§ About this task:
Report back every line of the entries that contains "size", exactly as written.

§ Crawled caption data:
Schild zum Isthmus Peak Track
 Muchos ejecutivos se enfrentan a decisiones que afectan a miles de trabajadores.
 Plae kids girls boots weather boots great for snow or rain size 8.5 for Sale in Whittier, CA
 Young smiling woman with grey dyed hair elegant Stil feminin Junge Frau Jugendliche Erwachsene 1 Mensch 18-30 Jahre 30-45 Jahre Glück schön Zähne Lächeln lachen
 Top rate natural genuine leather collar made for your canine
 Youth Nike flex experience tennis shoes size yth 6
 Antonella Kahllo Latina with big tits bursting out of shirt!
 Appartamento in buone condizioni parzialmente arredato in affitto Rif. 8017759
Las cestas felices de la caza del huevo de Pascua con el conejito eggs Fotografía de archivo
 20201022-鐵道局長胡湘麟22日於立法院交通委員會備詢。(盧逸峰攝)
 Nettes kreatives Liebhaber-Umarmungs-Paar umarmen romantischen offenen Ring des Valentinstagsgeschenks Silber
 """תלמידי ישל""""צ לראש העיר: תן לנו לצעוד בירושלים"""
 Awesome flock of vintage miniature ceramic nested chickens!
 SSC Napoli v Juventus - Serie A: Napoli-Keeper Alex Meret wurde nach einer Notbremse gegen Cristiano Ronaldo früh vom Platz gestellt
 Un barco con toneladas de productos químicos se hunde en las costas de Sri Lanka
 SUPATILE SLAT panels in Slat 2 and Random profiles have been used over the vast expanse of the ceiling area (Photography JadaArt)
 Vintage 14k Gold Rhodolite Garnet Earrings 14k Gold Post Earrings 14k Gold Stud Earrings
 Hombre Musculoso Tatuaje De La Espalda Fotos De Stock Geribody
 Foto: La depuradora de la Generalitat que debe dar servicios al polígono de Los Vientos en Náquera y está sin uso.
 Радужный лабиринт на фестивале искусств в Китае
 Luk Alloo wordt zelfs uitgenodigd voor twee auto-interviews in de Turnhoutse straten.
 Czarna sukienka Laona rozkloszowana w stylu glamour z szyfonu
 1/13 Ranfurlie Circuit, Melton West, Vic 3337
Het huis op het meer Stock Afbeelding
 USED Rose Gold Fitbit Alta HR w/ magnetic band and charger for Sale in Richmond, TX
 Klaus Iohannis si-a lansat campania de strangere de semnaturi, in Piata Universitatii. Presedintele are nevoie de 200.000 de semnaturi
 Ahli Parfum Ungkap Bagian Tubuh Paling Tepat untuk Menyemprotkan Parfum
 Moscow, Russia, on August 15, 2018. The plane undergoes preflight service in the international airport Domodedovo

§ Output for this exercise:
 Plae kids girls boots weather boots great for snow or rain size 8.5 for Sale in Whittier, CA
 Youth Nike flex experience tennis shoes size yth 6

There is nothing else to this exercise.